Wouldn't I realize that by default? Unless I'm also paying for things that I complain about. Feeling eternally cheated by people I willingly give money to.

Technically, I did purchase Resident Evil 6, so I guess I am part of the problem. But that was a train wreck worth seeing.

#20 Edited by shinjin977 (754 posts) -

@brodehouse: Not at all friend. This is the type of answers and insight I wanted when I decided to take part in this community. There are of cause no absolute right or wrong answer but for a person who work in the industry like myself, any and all types of ideas/feedback/comments/feelings are valuable tools to help remind myself why I am here. It has been a long week for us all but over all its been a great week for gamers.

#21 Edited by YukoAsho (2014 posts) -

@breadfan said:

I think it's because big gaming companies know the customer will always come back to them. The video game community is incredibly vocal about certain matters and eventually folds in on itself. EA at E3 was a perfect example of this. Just a few weeks ago the hatred being spewed at EA was super harsh, but that all immediately changed when they announced a new Star Wars Battlefront and a new Mirrors Edge. People really need to put their money where their mouths are if they want the industry to take them seriously.

Gamers can't be away from their crack! But seriously, this man is right. I agree 100% Now if gamers can actually vote with their money and not buy things they don't support.

Yeah, I get the feeling often that I'm one of the few people on gaming forums that realizes that it's OK to spend your money elsewhere.

This, however, isn't really often manifested in the real world. Let's be honest, the things that get people on the net pissy aren't usually things anyone cares about in the real world. While people on forums might rage about CoD map packs, there are probably as many people who've bought them or not bought them in a completely quiet manner. Online passes clearly proved unpopular and ineffective in the market, which is why seemingly everyone has abandoned them save for Ubisoft, and I've no doubt that the Xbone will suffer for its limits and unneeded complication.

The fact is simply that companies tend to "get away" with things that slight forumites because very few of these things are legitimate complaints.

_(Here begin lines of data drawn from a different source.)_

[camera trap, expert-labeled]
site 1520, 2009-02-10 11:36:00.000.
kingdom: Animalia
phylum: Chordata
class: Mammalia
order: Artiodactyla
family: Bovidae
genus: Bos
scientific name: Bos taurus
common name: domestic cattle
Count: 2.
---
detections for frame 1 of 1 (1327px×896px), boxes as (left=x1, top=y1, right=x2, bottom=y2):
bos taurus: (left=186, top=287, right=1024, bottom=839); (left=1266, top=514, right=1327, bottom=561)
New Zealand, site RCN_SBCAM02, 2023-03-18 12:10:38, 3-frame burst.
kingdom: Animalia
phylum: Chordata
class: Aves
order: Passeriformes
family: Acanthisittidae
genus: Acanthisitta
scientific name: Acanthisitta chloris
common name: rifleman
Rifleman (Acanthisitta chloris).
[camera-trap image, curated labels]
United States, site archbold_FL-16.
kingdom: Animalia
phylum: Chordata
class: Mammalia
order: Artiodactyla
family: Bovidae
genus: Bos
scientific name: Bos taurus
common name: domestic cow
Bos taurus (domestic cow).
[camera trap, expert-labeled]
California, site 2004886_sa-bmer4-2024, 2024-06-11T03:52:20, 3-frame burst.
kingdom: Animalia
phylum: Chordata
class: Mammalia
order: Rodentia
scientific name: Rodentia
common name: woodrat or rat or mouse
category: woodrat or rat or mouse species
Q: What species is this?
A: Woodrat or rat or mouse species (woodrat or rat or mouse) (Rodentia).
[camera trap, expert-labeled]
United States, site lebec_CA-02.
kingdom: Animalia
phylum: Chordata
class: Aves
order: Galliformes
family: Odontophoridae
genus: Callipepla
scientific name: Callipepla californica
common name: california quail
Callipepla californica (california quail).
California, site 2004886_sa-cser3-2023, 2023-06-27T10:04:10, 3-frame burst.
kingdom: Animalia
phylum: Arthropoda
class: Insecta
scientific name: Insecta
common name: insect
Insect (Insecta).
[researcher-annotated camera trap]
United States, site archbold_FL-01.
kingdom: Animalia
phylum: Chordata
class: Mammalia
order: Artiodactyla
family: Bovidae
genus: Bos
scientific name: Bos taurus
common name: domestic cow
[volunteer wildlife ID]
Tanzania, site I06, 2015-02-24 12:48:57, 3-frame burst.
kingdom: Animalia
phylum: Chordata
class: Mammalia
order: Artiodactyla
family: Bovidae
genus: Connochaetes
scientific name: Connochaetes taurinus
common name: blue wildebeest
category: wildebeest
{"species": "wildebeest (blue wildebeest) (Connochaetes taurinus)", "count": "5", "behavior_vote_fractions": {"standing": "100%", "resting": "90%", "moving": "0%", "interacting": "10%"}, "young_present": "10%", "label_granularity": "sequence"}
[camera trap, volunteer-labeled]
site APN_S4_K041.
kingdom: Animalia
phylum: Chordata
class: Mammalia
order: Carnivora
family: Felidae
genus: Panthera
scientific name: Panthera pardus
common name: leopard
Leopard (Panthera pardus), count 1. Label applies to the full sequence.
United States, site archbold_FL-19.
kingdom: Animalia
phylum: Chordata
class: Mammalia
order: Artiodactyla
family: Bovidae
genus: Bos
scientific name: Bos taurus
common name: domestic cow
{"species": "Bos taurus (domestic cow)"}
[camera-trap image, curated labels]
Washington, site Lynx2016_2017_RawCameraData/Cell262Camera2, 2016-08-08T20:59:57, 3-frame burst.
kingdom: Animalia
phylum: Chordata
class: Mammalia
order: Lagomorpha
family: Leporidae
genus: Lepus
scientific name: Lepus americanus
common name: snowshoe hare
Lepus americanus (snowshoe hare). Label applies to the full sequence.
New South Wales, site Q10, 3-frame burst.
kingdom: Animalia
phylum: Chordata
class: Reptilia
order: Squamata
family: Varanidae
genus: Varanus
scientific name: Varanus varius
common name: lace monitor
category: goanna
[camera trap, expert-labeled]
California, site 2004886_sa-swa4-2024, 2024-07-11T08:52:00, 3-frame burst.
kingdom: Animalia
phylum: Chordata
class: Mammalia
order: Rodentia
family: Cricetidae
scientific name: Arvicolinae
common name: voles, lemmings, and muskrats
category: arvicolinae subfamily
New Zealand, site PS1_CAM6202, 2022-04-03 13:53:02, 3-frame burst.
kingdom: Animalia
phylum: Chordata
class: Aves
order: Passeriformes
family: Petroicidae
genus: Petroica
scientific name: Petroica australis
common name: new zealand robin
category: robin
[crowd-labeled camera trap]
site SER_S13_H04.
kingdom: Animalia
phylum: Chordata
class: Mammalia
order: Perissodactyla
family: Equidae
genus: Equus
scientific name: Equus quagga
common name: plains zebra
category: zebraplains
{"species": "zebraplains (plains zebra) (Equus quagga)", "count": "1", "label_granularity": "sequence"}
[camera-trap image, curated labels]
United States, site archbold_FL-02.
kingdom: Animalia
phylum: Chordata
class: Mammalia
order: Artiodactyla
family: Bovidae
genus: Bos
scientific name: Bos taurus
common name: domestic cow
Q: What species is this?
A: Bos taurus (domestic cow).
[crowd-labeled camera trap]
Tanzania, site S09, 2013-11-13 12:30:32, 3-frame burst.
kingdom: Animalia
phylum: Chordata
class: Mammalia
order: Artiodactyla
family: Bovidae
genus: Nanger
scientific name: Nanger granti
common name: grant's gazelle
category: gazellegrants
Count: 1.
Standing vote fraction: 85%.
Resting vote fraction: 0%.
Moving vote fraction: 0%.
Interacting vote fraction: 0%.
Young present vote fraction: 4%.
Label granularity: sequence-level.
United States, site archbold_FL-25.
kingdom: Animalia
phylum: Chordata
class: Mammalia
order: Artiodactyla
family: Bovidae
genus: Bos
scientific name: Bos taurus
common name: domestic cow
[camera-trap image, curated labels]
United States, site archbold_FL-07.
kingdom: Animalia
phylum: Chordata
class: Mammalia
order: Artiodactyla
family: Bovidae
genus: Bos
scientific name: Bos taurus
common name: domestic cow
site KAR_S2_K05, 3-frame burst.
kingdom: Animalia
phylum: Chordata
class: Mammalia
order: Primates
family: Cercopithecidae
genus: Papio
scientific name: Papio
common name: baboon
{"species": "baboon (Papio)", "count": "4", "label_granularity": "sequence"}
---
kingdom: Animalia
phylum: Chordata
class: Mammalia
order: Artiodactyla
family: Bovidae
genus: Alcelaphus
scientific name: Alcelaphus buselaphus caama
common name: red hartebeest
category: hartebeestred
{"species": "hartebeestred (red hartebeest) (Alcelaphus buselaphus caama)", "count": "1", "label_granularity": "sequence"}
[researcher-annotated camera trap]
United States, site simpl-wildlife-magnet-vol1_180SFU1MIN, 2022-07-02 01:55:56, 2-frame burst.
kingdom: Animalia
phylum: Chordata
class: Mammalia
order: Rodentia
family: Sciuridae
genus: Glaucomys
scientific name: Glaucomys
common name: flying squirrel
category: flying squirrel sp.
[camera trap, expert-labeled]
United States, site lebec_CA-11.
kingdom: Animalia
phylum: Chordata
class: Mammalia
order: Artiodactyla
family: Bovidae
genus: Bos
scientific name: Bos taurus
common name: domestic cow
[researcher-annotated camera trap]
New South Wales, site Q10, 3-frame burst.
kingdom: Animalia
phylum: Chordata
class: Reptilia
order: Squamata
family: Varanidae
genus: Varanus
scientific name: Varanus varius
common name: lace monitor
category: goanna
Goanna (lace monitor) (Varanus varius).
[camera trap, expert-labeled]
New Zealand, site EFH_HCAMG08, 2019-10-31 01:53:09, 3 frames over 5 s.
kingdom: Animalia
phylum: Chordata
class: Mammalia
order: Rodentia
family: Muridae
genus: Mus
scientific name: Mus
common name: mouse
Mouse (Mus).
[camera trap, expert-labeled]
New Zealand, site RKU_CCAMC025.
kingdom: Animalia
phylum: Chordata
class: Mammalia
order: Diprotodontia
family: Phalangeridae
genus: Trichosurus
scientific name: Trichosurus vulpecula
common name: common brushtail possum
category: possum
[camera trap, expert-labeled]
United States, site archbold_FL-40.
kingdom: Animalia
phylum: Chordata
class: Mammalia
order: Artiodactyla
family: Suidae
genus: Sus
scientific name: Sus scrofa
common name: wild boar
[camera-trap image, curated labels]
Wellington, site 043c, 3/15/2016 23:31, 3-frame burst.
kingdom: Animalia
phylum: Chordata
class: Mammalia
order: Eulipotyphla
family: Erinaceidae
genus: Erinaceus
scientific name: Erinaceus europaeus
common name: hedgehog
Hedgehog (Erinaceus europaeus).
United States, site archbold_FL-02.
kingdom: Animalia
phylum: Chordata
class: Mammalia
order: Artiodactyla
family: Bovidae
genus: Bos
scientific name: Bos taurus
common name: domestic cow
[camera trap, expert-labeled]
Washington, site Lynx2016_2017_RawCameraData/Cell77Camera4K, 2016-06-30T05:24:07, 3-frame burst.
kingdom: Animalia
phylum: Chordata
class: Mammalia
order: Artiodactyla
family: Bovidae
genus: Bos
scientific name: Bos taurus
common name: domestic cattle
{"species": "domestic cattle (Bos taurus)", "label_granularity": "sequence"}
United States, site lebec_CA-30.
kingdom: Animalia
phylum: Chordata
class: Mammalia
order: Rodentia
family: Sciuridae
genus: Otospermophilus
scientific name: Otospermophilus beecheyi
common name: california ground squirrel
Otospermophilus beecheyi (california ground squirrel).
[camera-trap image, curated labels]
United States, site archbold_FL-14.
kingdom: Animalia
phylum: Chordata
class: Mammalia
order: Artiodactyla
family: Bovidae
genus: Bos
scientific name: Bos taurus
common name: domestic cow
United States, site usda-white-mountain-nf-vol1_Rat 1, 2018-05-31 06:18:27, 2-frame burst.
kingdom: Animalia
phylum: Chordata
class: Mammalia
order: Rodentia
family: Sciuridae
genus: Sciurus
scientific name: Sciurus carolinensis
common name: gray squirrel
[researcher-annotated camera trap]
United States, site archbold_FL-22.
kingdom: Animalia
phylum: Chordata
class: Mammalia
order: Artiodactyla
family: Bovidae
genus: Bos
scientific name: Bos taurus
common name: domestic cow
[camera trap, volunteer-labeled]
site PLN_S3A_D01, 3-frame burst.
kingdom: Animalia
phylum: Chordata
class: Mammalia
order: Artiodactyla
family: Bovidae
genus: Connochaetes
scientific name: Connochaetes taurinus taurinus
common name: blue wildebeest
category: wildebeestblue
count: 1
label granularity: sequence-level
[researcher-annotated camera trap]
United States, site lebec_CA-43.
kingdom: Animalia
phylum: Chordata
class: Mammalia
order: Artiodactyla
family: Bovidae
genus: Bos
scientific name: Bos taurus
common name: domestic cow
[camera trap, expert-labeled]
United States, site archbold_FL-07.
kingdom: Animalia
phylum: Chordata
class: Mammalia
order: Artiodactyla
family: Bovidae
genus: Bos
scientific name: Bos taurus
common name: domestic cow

#22 Posted by vucub88 (20 posts) -

Here's my take on it, (I'm mostly referencing MS) yes there may be more money in the mainstream audience but that's not who is hearing all this messaging that companies are putting out. Sure, the features of the xbox one may be super attractive to parents but most of the parents (non gamer) that I talk to at my job (I'll let you guess. Hint: stop here to get games) have not heard seen any of those conferences. Do you know how they are hearing about the xbox one (or not hearing about it)? Me, a core gamer who is disappointed with what he is seeing from MS. Sure, technically we aren't supposed to take sides at this unnamed store but the majority of the people employed are core gamers and there is something else to sell them on preordering that's cheaper (big factor to parents). As much as unnamed store is hated, we still drive a large share of sale of systems. So yeah maybe the core audience is small but our influence goes beyond us. I may never buy either system for financial reasons but I will likely sell a lot of next gen systems and I know which way I'll likely push people.